AIM: Count how many lines in the entries below contain the word "away", treating uppercase and lowercase as different. Reply with the number alone.

Excerpts from a spatial dataset
★ ★ ★ ★

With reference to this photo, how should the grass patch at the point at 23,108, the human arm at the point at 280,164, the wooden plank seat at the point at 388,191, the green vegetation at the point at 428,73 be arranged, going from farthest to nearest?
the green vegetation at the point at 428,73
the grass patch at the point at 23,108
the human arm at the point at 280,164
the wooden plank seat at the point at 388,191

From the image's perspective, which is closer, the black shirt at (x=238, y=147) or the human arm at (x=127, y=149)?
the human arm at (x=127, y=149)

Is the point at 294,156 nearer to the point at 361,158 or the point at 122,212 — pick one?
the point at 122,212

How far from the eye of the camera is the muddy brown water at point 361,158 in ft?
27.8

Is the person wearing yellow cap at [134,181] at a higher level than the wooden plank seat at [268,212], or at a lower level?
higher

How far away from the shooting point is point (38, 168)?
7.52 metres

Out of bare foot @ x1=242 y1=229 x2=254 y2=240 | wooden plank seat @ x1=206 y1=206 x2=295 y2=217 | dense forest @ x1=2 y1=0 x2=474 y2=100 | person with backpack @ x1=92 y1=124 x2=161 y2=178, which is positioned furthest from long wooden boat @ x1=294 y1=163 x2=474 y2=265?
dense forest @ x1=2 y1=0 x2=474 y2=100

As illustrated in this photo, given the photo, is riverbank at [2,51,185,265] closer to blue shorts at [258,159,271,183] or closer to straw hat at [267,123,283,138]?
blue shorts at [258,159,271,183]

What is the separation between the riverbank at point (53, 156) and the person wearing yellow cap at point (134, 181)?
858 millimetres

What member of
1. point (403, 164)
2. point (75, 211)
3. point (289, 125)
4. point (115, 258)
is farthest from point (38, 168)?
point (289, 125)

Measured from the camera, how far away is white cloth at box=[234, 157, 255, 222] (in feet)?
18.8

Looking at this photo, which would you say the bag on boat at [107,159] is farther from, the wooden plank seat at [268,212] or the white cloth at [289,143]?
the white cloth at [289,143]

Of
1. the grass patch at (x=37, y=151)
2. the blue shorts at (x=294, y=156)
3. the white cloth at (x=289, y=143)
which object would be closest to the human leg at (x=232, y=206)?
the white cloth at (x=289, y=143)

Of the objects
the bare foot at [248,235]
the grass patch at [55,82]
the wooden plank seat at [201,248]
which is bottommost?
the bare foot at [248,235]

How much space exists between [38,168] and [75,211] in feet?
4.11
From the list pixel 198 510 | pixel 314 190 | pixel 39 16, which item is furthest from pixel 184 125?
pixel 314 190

★ ★ ★ ★

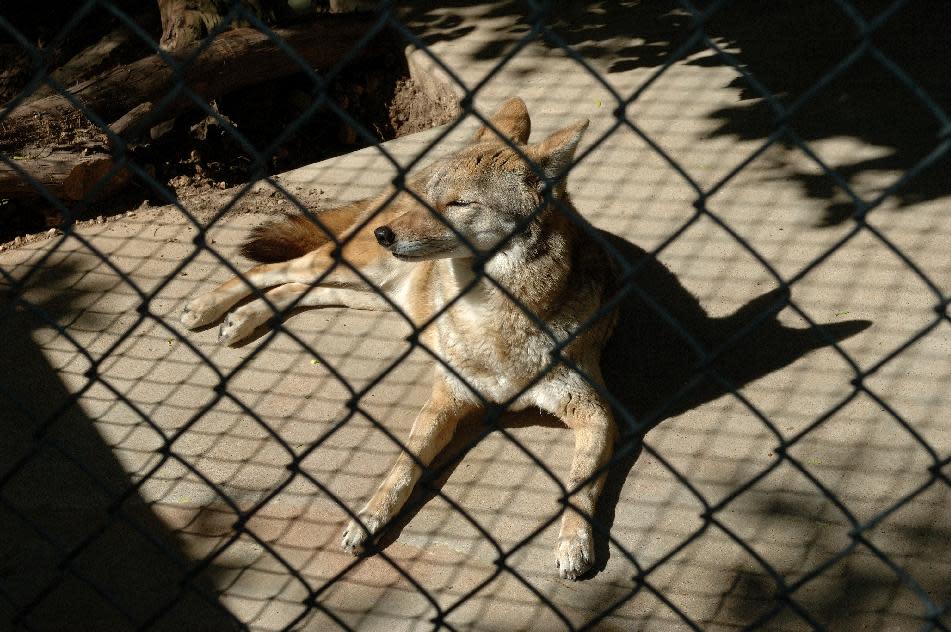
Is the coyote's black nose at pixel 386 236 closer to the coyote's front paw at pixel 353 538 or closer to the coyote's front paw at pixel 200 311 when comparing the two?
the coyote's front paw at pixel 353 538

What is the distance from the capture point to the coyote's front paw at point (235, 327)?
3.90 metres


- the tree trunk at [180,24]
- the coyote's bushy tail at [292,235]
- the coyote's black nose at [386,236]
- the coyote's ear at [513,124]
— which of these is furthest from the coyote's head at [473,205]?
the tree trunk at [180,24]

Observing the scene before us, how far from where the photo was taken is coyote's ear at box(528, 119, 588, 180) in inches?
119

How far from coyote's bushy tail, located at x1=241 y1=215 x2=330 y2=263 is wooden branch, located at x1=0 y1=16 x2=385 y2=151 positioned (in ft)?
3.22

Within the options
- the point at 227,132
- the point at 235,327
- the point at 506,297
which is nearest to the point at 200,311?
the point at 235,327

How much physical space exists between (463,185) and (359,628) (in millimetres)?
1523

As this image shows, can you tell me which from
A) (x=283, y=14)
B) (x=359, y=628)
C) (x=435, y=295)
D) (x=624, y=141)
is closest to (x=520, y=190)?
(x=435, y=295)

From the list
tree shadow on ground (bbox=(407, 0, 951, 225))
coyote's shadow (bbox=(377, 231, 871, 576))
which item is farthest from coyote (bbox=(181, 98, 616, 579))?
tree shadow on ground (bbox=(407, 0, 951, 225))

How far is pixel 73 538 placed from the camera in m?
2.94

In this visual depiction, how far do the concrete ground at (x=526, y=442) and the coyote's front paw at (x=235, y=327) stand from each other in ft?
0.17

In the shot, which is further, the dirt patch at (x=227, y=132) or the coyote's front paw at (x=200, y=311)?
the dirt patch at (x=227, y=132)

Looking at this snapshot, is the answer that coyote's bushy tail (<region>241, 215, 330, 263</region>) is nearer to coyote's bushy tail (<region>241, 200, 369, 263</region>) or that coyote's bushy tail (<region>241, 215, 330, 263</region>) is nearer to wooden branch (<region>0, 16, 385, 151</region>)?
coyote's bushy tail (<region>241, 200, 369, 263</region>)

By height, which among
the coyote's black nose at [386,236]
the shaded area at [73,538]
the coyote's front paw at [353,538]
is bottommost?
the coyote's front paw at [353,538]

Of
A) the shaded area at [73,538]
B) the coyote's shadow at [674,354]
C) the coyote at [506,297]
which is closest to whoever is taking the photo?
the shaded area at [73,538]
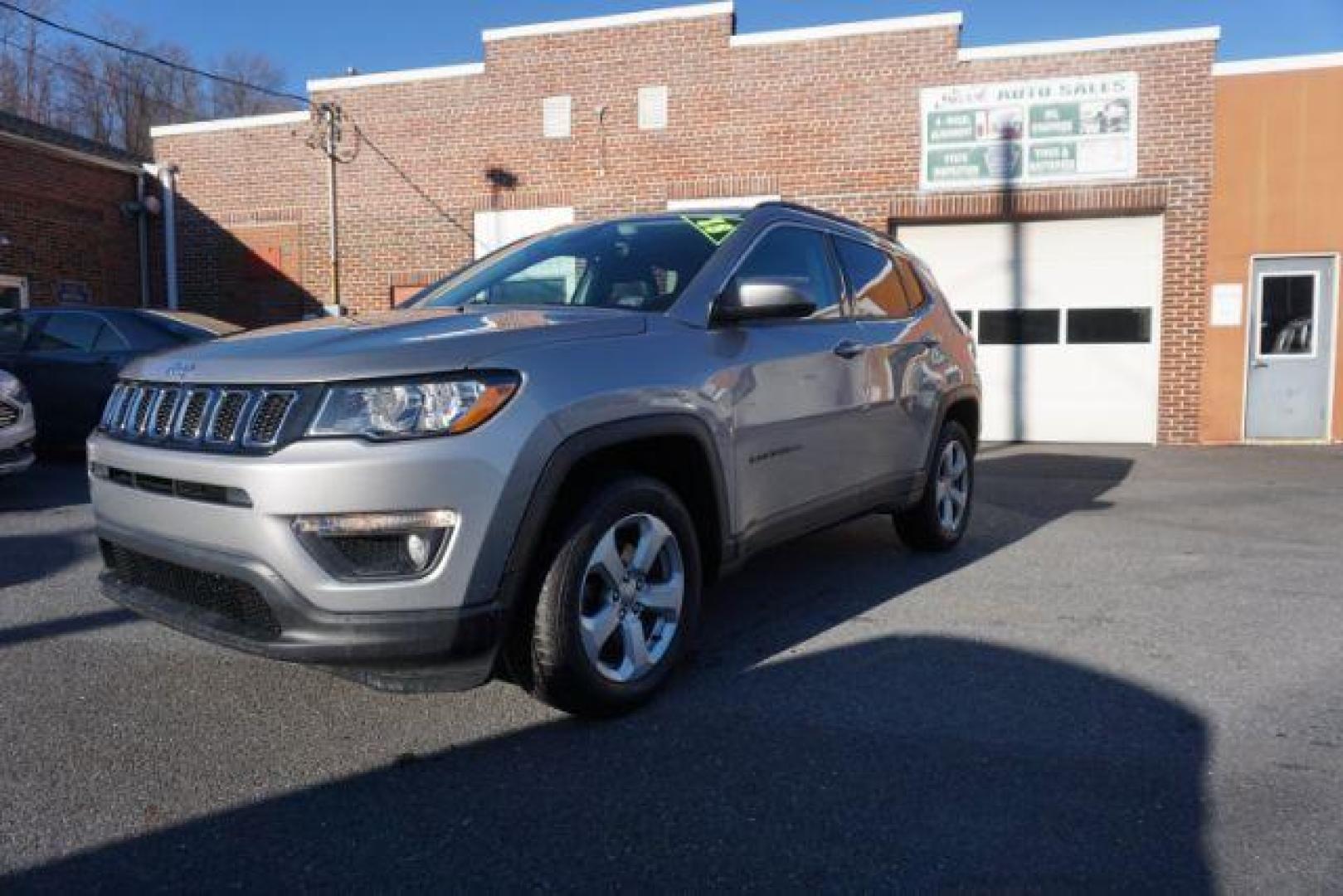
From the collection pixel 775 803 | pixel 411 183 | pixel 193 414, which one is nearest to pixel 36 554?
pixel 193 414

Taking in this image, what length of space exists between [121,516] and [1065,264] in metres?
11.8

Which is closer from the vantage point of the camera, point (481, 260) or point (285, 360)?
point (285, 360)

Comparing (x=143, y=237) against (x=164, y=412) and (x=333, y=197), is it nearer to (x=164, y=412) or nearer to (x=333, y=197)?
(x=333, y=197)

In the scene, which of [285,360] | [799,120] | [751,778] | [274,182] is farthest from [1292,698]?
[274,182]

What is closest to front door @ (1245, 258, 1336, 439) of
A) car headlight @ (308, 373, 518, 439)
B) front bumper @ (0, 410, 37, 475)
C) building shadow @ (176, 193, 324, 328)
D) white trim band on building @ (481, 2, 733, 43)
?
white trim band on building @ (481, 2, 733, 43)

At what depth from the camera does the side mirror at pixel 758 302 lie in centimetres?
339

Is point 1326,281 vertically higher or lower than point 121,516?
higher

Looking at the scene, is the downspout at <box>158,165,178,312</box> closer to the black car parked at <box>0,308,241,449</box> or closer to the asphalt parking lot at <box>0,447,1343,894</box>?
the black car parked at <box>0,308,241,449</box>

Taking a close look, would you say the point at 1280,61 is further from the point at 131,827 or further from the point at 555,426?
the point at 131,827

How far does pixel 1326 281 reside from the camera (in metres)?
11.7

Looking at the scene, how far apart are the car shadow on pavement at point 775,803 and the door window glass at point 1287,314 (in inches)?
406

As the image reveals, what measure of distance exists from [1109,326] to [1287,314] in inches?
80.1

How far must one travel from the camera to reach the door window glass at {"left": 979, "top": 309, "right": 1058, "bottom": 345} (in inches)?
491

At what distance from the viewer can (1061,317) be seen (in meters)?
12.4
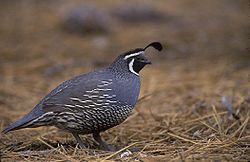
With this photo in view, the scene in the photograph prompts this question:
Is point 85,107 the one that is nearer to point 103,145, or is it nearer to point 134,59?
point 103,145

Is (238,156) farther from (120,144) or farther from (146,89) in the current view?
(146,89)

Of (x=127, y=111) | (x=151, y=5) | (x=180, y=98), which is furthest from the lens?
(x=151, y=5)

★ ★ ★ ★

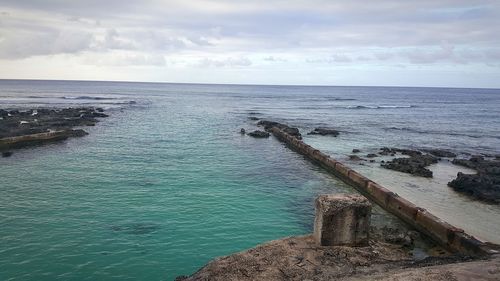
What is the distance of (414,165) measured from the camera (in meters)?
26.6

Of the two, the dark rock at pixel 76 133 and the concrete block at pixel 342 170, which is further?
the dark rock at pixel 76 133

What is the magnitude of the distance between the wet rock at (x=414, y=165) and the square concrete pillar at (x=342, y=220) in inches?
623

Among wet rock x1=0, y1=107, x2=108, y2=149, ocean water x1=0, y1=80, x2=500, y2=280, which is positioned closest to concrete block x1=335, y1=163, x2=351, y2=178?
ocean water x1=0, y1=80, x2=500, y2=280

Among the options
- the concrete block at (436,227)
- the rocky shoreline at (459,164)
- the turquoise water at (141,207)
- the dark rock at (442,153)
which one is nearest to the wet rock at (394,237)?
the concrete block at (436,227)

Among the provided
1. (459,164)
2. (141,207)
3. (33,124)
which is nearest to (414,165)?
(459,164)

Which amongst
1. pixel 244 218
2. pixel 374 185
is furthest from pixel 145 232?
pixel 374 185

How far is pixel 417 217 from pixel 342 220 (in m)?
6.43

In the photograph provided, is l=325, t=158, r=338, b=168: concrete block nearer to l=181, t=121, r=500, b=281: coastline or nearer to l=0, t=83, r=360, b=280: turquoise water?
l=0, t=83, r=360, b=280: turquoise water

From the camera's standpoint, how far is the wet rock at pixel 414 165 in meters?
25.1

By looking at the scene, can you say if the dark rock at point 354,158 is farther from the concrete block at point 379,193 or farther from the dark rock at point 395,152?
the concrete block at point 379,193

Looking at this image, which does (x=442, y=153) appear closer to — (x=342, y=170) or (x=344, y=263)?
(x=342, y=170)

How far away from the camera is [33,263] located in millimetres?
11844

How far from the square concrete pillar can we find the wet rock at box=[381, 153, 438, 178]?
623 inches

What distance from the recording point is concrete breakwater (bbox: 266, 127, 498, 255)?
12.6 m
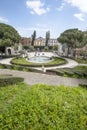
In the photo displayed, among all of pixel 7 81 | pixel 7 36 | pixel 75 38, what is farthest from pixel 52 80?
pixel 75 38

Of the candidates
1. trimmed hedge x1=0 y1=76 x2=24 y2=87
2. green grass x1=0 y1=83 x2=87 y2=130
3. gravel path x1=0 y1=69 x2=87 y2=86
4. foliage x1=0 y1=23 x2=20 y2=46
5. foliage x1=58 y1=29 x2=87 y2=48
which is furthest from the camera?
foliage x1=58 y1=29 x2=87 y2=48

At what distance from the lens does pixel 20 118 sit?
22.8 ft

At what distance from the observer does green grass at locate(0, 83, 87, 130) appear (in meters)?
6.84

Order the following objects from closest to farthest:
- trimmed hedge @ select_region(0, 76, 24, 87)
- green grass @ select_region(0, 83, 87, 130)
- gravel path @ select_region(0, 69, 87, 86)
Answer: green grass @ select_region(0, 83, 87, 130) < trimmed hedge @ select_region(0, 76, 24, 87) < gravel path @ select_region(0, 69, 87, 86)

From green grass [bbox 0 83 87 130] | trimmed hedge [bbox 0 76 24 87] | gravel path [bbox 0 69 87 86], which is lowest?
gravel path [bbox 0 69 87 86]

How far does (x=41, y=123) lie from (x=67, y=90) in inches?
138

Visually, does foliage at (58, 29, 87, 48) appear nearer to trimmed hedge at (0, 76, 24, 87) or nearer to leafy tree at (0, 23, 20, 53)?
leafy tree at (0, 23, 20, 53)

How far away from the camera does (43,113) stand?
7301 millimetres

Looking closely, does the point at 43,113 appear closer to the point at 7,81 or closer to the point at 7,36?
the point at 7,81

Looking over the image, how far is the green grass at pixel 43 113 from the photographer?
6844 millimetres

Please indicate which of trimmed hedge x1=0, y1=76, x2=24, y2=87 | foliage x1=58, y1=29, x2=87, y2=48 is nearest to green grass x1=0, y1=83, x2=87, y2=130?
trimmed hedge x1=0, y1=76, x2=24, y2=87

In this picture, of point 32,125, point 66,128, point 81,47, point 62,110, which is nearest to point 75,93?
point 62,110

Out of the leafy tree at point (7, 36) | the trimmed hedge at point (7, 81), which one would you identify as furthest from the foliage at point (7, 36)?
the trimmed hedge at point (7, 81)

★ ★ ★ ★

SOLUTION TO THIS TASK: 4